The Daily Telegraph

As winter bites us once again, spring is fighting through

- By Joe Shute

Tomorrow brings the spring equilux, the moment two days before the actual equinox itself, when the hours of day and night become exactly equal.

Such is the weather being forecast that you may hardly notice: bitterly cold and windy, I’m afraid, with snow and sleet showers. In the south and east this may prove disruptive. Into next week expect fog and frost.

“A Cold Spring” wrote Elizabeth Bishop in her 1955 poem of the same name. “The violet was flawed on the lawn. For two weeks or more the trees hesitated.”

And I found myself thinking this week about the flowers that define the start of spring. For Elizabeth Bishop it was violets, but I believe everybody has a particular flower, or indeed wild scent, that heralds winter being done and dusted.

On Thursday I found myself at the foot of Snowdon, which was studded with clumps of daffodils that had already dutifully sprouted up through the snow for St David’s Day.

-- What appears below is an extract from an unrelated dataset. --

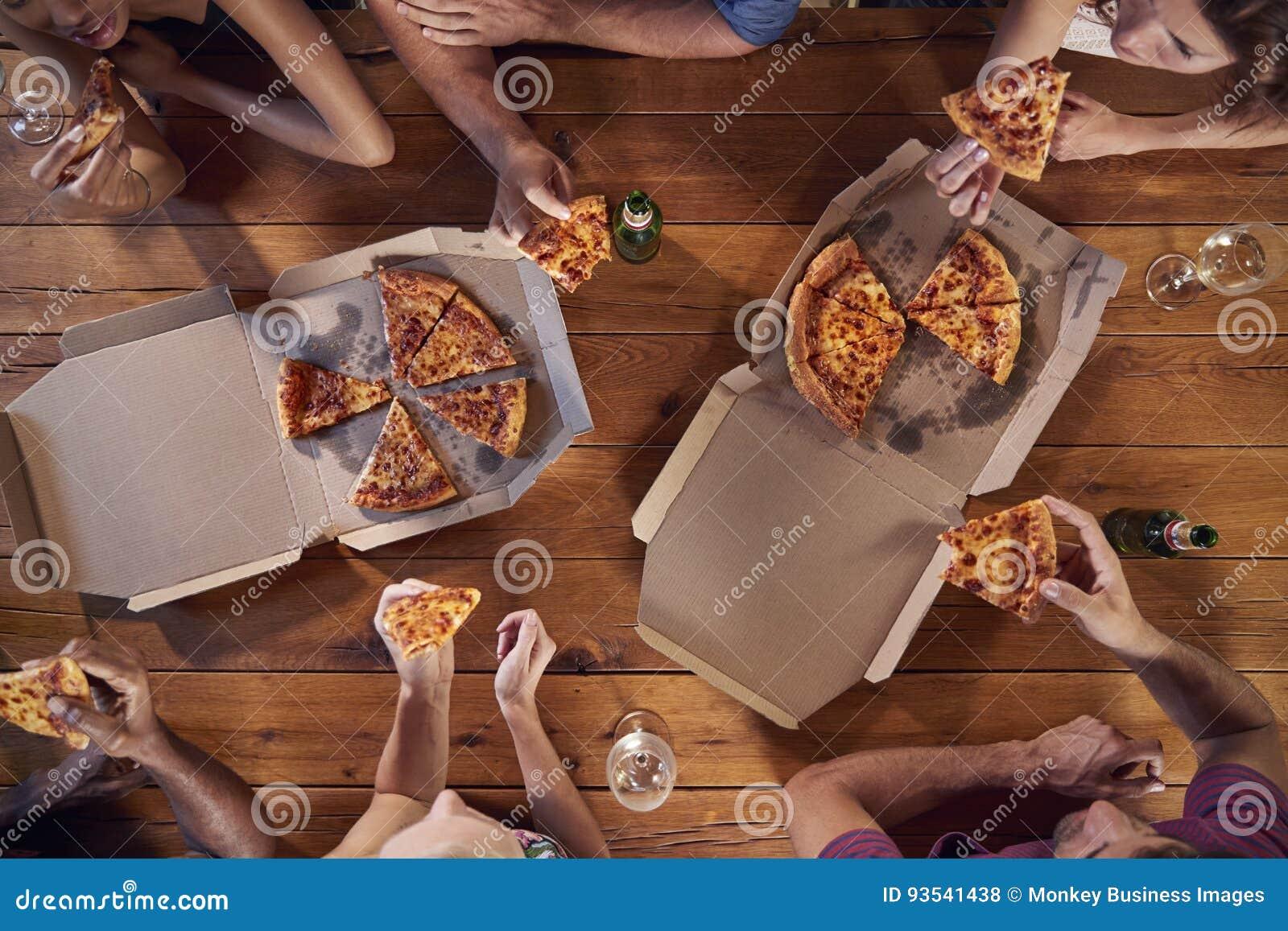 Fast utgiftskott av vänner på en tabell som delar tagande-bortpizza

I have had reports of star-shaped lesser celandine in the woodlands near my house. On the street verges crocuses are beginning to come out in spite of the cold.

Obviously there are snowdrops to mention too, although I personally rule them out as I feel they belong to winter.

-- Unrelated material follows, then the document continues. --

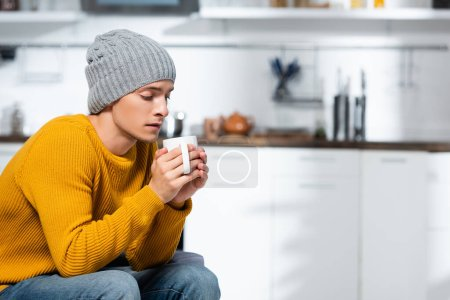 young man in knitted sweater and hat holding cup of warm tea in kitchen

My favourite of the spring flowers, however, is the hyacinth. When I was little there was a patch in the wild bit of my parents’ back garden which incidental­ly backed on to an old Second World War Anderson shelter that my brother and I used to explore.

Every year a few white hyacinths would sprout out among the bluebells. The shelter is gone now (although considerin­g events in Russia that may have been a little premature), as are the hyacinths. I still think of them each spring, though, especially on grim days like these.